For our tutorial, the bam files are one of these:
/corral-repl/utexas/BioITeam/ngs_course/human_variation/NA12878.chrom20.ILLUMINA.bwa.CEU.exome.20111114.bam /corral-repl/utexas/BioITeam/ngs_course/human_variation/NA12892.chrom20.ILLUMINA.bwa.CEU.exome.20111114.bam /corral-repl/utexas/BioITeam/ngs_course/human_variation/NA12891.chrom20.ILLUMINA.bwa.CEU.exome.20111114.bam
I've started with one of Illumina's target capture definitions (the vendor of your capture kit will provide this) but since the bam files only represent chr21 data I've created a target definitions file from chr21 only as well. Here they are:
/corral-repl/utexas/BioITeam/ngs_course/human_variation/target_intervals.chr20.reduced.withhead.intervallist /corral-repl/utexas/BioITeam/ngs_course/human_variation/target_intervals.reduced.withhead.intervallist
And the relevant reference is:
/corral-repl/utexas/BioITeam/ngs_course/human_variation/ref/hs37d5.fa /corral-repl/utexas/BioITeam/ngs_course/human_variation/ref/hs37d5.fa.fai
We've already copied over all of these files to scratch yesterday at $SCRATCH/BDIB_Human_tutorial
let's copy these to a new folder in our scratch directory to begin our analysis.

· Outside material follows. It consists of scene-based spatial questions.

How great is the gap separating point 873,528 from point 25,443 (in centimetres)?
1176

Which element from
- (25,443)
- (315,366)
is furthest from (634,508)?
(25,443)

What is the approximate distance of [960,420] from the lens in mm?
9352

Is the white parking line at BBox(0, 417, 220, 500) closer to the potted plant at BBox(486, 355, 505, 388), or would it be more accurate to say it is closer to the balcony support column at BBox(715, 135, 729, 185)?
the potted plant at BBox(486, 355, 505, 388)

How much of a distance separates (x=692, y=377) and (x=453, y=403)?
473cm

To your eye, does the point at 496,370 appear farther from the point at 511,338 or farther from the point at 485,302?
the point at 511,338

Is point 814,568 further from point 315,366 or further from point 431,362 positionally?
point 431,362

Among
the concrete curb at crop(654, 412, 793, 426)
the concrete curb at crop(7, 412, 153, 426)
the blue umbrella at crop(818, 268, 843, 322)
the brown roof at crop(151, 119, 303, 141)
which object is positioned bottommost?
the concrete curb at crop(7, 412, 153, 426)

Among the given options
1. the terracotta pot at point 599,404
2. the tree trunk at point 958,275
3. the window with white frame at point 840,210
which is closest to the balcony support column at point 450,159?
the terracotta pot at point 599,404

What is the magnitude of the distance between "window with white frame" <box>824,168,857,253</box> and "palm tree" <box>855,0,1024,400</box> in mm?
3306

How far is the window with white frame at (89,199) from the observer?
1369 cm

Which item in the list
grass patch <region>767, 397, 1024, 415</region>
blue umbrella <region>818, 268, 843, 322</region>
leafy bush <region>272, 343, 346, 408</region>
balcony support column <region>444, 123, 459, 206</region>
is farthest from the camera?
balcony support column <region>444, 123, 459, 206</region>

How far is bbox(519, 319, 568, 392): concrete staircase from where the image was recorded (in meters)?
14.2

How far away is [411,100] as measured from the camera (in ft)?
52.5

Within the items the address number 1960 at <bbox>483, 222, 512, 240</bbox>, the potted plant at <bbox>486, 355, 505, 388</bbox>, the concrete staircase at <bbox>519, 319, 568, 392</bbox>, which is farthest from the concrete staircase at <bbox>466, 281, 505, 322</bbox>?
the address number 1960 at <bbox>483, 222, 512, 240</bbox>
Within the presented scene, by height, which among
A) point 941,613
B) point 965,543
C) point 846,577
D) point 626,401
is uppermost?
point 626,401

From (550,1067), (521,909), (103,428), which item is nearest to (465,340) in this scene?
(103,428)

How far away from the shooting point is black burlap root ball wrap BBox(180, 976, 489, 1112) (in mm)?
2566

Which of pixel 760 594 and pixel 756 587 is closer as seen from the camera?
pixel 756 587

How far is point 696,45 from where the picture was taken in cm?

The run command looks long but isn't that complicated (like most java programs):
module load picard java -Xmx4g -Djava.io.tmpdir=/tmp -jar $TACC_PICARD_DIR/CalculateHsMetrics.jar BI=target_intervals.chr20.reduced.withhead.intervallist TI=target_intervals.chr20.reduced.withhead.intervallist I=NA12878.chrom20.ILLUMINA.bwa.CEU.exome.20111114.bam R=hs37d5.fa O=exome.picard.stats PER_TARGET_COVERAGE=exome.pertarget.stats
The aggregate capture data is in exome.picard.stats, but it's format isn't very nice; here's a linux one-liner to reformat the two useful lines (one is the header, the other is the data) into columns, along with the resutl:
grep -A 1 '^BAIT' exome.picard.stats | awk 'BEGIN {FS="\t"} {for (i=1;i<=NF;i++) {a[NR"_"i]=$i}} END {for (i=1;i<=NF;i++) {print a[1"_"i]"\t"a[2"_"i]}}' ## below here is the output of the above command, do not paste this into the command line BAIT_SET target_intervals GENOME_SIZE 3137454505 BAIT_TERRITORY 1843371 TARGET_TERRITORY 1843371 BAIT_DESIGN_EFFICIENCY 1 TOTAL_READS 4579959 PF_READS 4579959 PF_UNIQUE_READS 4208881 PCT_PF_READS 1 PCT_PF_UQ_READS 0.918978 PF_UQ_READS_ALIGNED 4114249 PCT_PF_UQ_READS_ALIGNED 0.977516 PF_UQ_BASES_ALIGNED 283708397 ON_BAIT_BASES 85464280 NEAR_BAIT_BASES 49788346 OFF_BAIT_BASES 148455771 ON_TARGET_BASES 85464280 PCT_SELECTED_BASES 0.476731 PCT_OFF_BAIT 0.523269 ON_BAIT_VS_SELECTED 0.631886 MEAN_BAIT_COVERAGE 46.363038 MEAN_TARGET_COVERAGE 46.76568 PCT_USABLE_BASES_ON_BAIT 0.245533 PCT_USABLE_BASES_ON_TARGET 0.245533 FOLD_ENRICHMENT 512.716312 ZERO_CVG_TARGETS_PCT 0.009438 FOLD_80_BASE_PENALTY 23.38284 PCT_TARGET_BASES_2X 0.849372 PCT_TARGET_BASES_10X 0.484824 PCT_TARGET_BASES_20X 0.435911 PCT_TARGET_BASES_30X 0.401622 PCT_TARGET_BASES_40X 0.36876 PCT_TARGET_BASES_50X 0.335459 PCT_TARGET_BASES_100X 0.173683 HS_LIBRARY_SIZE 5325189 HS_PENALTY_10X 232.05224 HS_PENALTY_20X -1 HS_PENALTY_30X -1 HS_PENALTY_40X -1 HS_PENALTY_50X -1 HS_PENALTY_100X -1 AT_DROPOUT 2.143632 GC_DROPOUT 10.000011 SAMPLE LIBRARY READ_GROUP
If you have multiple files you could redirect this to a file and then repetitively using linux "join" or use "paste" with some more awk to select columns.
Since I don't actually know what capture kit was used to produce these libraries, these may or may not accurately reflect how well the library prep went, but generally speaking having >40x average coverage on your baits (the target regions) is good! A lot of sequence (52.3%) was "off bait".